Понадеявшись, что теперь ей, по крайней мере, прямая опасность не грозит, он уехал по делам в Берлин. В марте ему передали письмо, украдкой переданное на волю; сомнений не было, это был ее почерк, он узнал бы его среди тысячи. Она была в отчаянии: ее, ни слова не говоря о причинах, снова бросили в барак. Она голодала, холод был невыносим, она была уверена, что скоро умрет.
По возвращении он узнал, что в тюрьме поменялось начальство. Ему не разрешили более встречаться с ней. Главным судьей городского суда назначили Клауса фон Кизингена.
Так уж устроена любовь, пишет Гёте в «Избирательном сродстве», только любовь всегда права, и только она права, все остальное — ничто перед ее вечной правотой. Фон Бюлов вспомнит эту сентенцию, когда вскоре после этого уедет со своею будущей супругой в Берлин. По странному совпадению ее освобождению — не ироническая ли ухмылка судьбы? — способствовал новый скандал.
В отчаянии он посвятил во всю историю своего знакомого. Встреча с судьей убедила его, что тот намерен уничтожить девушку. Магистр даже угрожал: если господин фон Бюлов будет продолжать вмешиваться в чужие дела, может случиться несчастье. Генрих чувствовал, как его переполняет жгучая ненависть к этому человеку. Одного его слова было бы достаточно, чтобы освободить девушку, но он сознательно делал все, чтобы ее погубить.
Еще один знакомый фон Бюлова, польский биржевой маклер, известный своими нетрадиционными деловыми приемами, нашел, наконец, ахиллесову пяту данцигского бургомистра — несколько лет назад у того был роман с женой британского консула. Если бы эта история всплыла, она грозила бы колоссальным скандалом и дипломатическими неприятностями.
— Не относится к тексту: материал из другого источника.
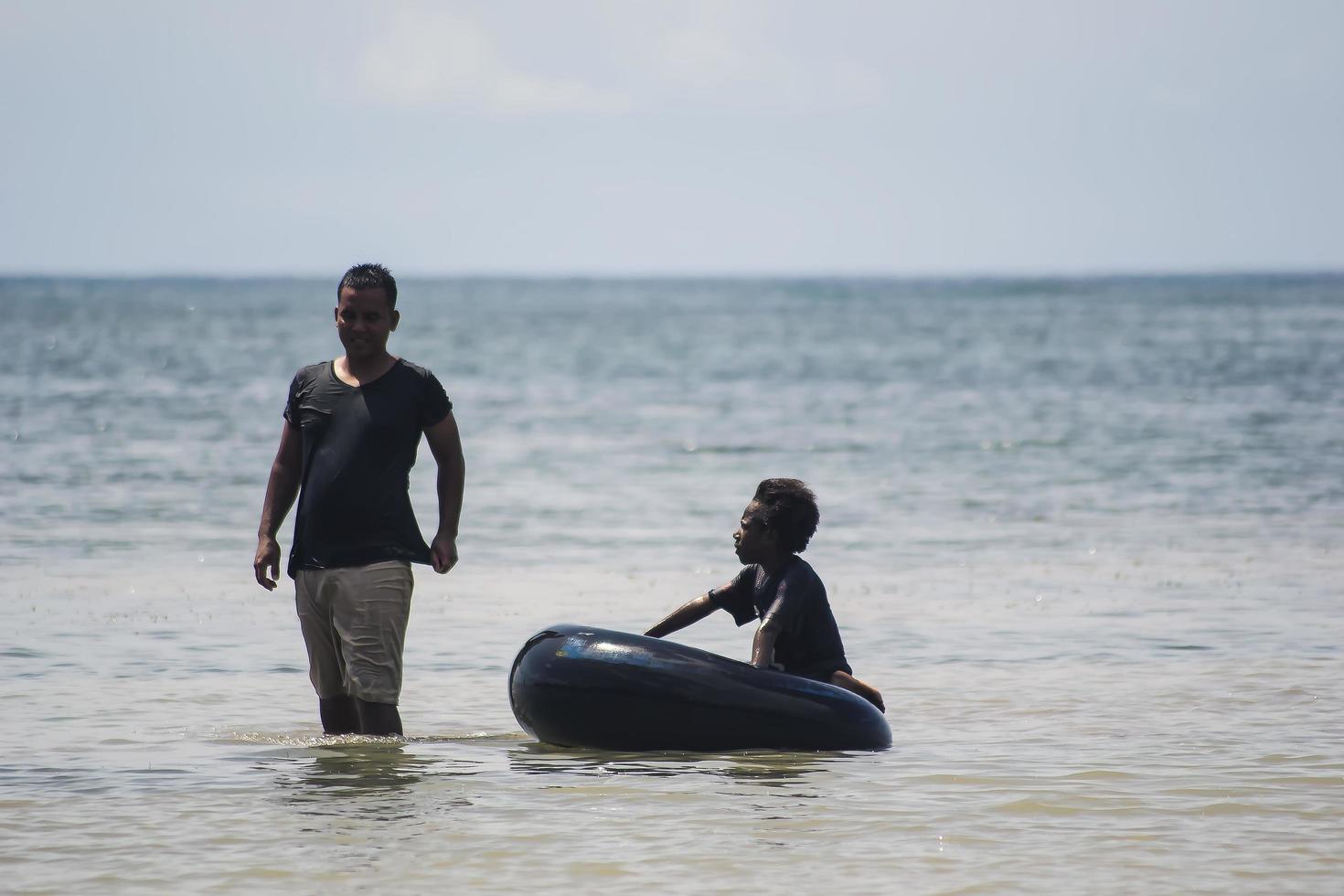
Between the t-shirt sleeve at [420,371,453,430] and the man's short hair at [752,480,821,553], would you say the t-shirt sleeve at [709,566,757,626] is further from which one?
the t-shirt sleeve at [420,371,453,430]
Это был чистейшей воды шантаж, но удавшийся: через час после доверительной беседы фон Бюлова с бургомистром Генриетта вышла из ворот тюрьмы.
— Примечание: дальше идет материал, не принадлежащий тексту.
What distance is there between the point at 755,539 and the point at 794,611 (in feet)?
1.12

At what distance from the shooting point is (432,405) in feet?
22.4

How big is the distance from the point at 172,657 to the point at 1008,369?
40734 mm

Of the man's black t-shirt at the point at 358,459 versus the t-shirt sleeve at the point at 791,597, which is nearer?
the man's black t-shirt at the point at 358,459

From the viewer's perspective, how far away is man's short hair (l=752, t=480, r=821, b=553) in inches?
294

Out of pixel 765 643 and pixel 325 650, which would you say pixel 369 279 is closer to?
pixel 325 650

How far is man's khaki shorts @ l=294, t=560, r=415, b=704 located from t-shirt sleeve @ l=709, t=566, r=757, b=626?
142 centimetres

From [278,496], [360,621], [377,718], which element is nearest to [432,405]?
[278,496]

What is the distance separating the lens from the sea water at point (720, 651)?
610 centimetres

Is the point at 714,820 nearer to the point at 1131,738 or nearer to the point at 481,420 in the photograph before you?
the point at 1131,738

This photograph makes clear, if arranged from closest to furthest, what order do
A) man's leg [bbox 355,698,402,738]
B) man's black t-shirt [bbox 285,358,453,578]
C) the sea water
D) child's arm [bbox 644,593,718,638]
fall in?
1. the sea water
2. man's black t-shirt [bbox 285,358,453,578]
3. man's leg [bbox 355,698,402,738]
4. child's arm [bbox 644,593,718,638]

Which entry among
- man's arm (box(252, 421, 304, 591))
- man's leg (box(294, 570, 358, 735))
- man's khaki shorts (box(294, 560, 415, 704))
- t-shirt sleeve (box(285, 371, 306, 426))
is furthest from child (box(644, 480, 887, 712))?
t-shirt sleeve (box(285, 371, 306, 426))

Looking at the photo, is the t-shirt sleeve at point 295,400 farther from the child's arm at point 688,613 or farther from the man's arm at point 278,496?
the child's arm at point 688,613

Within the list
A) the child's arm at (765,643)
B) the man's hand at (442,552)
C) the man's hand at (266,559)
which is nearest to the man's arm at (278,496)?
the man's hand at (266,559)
Много лет спустя, рассказывая историю жизни своей матери представительнице общества Фредерики Бремер, Шарлотта Фогель доходчиво объяснила ей, что судья сделал все, чтобы помешать исполнению приказа бургомистра, он даже разработал план ее похищения… Но он получил свое, добавила она, хотя много позже, при очень странных обстоятельствах и не без вмешательства ее биологического отца, Эркюля Барфусса…
* * *
В тот октябрьский день, когда Генриетта спрыгнула со ступеньки своей кареты на Гроссегамбургерштрассе в Берлине и наклонилась над Эркюлем, он был не уверен, происходит это наяву или его измученный мозг разыгрывает с ним очередную злую шутку. Почти без сознания лежал он в канаве — и вдруг небесное создание, прекрасная девушка склонилась над ним, положила руку на его пылающий лоб и приказала кучеру отнести его в карету. В карете был еще один пассажир, богато одетый господин — уступив место Эркюлю, он сел на козлы рядом с кучером. Только когда экипаж тронулся в путь, он понял, что реальность иногда превосходит поэзию.